Sam Mousavi initially felt reluctant to accept the free newspapers handed out at the Burrard SkyTrain Station.
“The first month, I had some fear of the newspapers because… I can’t read them,” said the Iranian immigrant who has lived in Vancouver for a year and a half. “I just see the pictures and read something about the famous people, about some singers, but now we [are] used to read[ing] Westcoast Reader, I don’t have that feeling, and I take Metro, Vancouver Sun. It’s very, very good for me and, especially, my daughter.”
Mousavi, a driver for an organics company, his wife and his 11-year-old daughter have read the Westcoast Reader in conversation classes since they arrived in the city.
The monthly publication adapts local, provincial, national and international news, arts and general interest stories from the Courier, the Province and the Vancouver Sun into simple language, typically summarizing them in 100 words. It presents easy to read stories in a four-page newspaper that features sizeable colour photos and large print. Editor Nila Gopaul adds articles on subjects that include bullying in schools, cellphone etiquette and summer safety, and includes a calendar of special events celebrated by different cultures.
“You don’t feel that you are reading some newspaper that the news is just for Canada or Vancouver,” Mousavi said. “It’s [a] multicultural newspaper that’s really good for starters.”
Gopaul said English language instructors planted the seeds for the Westcoast Reader at a B.C. Teachers of an Additional Language conference in 1981. They noted a dearth of reading materials for low-level readers, and the newspaper was born. English as a second language teacher Joan Acosta edited the paper for 27 years.
“A number of other provinces did the same thing, but this is the only one left,” said Gopaul.
An ESL newspaper called The Northwest News that’s written mostly by students at Bellevue College near Seattle is going fully online after 20 years, she added, because it’s too expensive to mail.

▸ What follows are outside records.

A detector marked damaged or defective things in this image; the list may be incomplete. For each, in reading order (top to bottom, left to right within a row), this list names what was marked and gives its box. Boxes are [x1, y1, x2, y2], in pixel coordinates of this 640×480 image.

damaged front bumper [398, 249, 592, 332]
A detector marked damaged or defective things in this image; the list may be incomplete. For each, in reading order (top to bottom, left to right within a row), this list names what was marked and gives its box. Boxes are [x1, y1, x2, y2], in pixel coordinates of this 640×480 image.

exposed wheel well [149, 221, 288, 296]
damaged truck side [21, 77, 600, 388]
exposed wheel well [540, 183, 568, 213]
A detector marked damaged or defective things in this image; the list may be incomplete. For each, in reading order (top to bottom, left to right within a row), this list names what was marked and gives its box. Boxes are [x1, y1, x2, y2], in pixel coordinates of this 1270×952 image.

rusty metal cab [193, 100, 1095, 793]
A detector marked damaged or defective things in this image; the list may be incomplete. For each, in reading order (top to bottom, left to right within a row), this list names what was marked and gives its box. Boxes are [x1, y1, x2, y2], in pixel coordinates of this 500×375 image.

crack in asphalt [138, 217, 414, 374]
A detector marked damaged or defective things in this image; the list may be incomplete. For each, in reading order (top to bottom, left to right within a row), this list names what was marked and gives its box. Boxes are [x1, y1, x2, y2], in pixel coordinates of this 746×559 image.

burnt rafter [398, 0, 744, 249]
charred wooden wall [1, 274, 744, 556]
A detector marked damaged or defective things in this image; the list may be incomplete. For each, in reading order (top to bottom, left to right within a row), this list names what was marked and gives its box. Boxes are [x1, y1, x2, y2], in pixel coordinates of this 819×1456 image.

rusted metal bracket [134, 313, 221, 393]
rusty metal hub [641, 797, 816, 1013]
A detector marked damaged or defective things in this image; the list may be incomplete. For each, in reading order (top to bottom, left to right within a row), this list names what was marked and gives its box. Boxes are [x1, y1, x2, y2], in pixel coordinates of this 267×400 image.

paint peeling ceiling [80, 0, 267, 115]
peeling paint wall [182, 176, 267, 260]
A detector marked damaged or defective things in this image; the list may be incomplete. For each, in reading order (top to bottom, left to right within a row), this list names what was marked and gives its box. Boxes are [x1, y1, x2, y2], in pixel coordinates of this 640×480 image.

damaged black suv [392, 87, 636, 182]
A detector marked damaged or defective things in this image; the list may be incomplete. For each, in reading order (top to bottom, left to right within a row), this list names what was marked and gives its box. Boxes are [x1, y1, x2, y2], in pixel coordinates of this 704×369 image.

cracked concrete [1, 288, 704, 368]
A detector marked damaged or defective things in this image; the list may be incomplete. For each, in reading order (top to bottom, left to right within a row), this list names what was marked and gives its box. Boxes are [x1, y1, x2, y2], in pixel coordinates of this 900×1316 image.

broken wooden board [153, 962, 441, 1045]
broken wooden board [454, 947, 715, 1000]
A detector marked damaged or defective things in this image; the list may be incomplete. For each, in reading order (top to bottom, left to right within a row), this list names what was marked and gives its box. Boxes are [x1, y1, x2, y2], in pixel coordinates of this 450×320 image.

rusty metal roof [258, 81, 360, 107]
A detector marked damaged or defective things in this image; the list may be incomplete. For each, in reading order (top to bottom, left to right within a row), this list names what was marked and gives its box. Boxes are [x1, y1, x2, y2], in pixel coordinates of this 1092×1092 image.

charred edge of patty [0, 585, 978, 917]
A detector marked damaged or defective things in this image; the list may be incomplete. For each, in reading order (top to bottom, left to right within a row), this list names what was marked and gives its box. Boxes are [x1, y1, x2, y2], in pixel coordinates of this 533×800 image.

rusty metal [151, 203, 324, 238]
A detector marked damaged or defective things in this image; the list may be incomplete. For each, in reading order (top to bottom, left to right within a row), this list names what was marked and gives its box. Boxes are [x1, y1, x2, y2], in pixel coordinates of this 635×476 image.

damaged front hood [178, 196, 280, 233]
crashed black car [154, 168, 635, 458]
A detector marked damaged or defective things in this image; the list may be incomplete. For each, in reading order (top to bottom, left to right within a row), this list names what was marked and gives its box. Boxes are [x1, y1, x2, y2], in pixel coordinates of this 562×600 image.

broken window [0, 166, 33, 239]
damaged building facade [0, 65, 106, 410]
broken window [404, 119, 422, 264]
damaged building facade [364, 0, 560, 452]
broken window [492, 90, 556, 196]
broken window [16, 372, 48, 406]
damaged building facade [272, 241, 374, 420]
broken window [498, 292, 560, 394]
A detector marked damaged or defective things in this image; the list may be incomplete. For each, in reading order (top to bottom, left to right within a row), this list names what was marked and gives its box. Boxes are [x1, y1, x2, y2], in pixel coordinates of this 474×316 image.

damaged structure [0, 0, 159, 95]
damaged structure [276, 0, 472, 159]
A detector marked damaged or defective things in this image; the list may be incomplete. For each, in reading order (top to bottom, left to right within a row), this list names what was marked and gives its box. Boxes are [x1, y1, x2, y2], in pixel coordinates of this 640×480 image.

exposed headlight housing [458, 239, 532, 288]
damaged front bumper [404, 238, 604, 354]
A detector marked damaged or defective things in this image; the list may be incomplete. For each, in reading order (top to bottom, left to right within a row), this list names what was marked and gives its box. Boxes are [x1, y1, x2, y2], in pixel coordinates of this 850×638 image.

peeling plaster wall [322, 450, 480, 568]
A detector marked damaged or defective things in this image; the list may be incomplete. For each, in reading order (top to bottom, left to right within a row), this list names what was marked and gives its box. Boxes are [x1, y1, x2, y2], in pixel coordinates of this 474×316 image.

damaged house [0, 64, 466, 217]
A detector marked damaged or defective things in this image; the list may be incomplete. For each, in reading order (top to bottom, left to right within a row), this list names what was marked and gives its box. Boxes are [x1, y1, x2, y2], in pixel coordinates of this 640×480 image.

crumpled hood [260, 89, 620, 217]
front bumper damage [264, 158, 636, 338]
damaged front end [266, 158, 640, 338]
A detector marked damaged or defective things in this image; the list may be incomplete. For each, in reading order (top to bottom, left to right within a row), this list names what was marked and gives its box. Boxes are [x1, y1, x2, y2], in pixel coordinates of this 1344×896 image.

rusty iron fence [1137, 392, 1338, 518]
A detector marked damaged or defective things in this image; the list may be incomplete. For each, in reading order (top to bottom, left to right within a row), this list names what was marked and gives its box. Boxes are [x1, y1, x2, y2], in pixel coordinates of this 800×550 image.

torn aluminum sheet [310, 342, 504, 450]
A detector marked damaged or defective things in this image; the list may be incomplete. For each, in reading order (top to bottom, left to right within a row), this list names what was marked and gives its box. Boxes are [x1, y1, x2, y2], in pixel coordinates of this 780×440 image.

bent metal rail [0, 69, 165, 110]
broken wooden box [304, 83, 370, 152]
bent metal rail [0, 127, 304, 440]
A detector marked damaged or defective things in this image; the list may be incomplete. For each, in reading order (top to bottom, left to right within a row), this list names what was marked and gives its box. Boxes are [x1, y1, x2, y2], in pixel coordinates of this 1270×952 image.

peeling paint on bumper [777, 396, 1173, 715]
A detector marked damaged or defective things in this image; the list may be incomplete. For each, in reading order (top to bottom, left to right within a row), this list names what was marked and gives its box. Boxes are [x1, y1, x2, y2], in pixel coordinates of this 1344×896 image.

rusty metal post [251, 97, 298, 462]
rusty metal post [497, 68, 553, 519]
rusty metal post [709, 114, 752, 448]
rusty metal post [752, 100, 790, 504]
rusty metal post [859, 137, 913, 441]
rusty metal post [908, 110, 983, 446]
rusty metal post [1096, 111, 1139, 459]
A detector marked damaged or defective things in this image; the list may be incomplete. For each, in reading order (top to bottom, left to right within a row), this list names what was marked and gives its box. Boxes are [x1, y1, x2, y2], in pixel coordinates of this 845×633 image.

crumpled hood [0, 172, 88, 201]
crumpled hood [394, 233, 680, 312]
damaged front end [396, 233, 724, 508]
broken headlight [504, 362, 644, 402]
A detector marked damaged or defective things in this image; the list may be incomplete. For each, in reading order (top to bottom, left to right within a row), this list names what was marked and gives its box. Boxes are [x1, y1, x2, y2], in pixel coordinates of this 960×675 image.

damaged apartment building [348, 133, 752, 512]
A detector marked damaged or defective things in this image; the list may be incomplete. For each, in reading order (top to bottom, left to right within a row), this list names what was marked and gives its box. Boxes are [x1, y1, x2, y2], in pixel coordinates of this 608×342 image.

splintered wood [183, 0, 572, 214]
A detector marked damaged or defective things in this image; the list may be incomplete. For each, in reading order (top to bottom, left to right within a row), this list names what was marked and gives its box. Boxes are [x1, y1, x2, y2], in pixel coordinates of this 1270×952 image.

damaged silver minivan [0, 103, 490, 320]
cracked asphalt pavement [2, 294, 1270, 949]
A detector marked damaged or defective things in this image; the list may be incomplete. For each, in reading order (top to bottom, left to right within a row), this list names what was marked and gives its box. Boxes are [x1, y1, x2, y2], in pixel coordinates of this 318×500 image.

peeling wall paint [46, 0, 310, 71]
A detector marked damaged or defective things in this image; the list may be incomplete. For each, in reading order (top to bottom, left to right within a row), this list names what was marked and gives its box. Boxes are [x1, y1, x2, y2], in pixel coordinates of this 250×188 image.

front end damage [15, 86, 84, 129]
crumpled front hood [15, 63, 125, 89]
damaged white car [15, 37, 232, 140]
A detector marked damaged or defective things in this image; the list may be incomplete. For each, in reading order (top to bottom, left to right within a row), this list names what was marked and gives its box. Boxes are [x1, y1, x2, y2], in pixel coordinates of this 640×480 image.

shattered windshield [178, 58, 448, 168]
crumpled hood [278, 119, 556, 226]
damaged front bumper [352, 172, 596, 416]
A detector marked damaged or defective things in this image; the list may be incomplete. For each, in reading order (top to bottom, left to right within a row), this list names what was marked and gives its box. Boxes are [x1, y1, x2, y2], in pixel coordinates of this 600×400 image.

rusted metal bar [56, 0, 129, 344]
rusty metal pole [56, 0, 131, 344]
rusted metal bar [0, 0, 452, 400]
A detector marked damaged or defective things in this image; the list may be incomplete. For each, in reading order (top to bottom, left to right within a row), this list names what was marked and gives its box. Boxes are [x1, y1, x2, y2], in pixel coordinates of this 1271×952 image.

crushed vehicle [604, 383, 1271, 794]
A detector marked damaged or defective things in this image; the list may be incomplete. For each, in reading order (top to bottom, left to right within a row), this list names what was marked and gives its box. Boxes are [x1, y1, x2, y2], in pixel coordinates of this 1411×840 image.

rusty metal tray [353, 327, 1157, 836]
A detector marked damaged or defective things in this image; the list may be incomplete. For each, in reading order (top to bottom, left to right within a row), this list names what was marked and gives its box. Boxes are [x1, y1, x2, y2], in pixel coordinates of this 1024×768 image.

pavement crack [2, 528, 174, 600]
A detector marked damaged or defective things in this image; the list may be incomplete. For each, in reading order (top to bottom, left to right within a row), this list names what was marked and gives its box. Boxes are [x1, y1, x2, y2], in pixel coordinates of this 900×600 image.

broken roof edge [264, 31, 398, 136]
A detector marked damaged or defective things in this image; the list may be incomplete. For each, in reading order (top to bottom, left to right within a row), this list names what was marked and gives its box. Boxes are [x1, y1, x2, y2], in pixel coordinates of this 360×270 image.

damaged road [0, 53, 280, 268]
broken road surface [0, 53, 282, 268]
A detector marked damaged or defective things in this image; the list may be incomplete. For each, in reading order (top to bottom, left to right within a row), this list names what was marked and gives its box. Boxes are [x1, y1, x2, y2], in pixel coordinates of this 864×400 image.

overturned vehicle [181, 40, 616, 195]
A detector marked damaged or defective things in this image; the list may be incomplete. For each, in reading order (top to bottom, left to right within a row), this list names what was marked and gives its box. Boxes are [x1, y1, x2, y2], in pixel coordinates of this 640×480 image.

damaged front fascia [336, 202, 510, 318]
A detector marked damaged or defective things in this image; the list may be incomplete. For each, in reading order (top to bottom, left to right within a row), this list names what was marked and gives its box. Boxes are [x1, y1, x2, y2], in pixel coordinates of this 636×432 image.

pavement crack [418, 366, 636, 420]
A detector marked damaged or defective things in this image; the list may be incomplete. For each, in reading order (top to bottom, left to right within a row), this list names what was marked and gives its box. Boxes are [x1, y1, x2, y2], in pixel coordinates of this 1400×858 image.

The Ministry of Advanced Education funds most of the production costs for the paper, which is published at Capilano University. Westcoast Reader is free to most users but it recently started charging school districts, which aren’t covered by Advanced Education, because Gopaul said she can’t afford the postage costs.
Westcoast Reader launched a new website last month and intensified its social media presence on Facebook and Twitter in response to readers from around the province who wanted more access to its offerings. It includes articles in addition to those in the print version and links for English language teachers.
The “newspaper for adult learners,” as it’s subtitled, serves more than 300 communities throughout B.C. and has a growing readership of 125,000.
Surveys have revealed English as a second language, literacy and multicultural seniors groups, aboriginal learners, elementary and secondary school students, prison inmates and people who have had strokes and brain injuries read the paper.
Westcoast Reader recently received money from the Ministry of Jobs, Tourism and Innovation. The recommendation for that money came from Advanced Education, according to Gopaul, who said the ministry noted nearly a million readers could take advantage of such a resource.
Mousavi likes the paper’s use of personal tales that are easy to relate to.
“We can connect with them,” Mousavi said.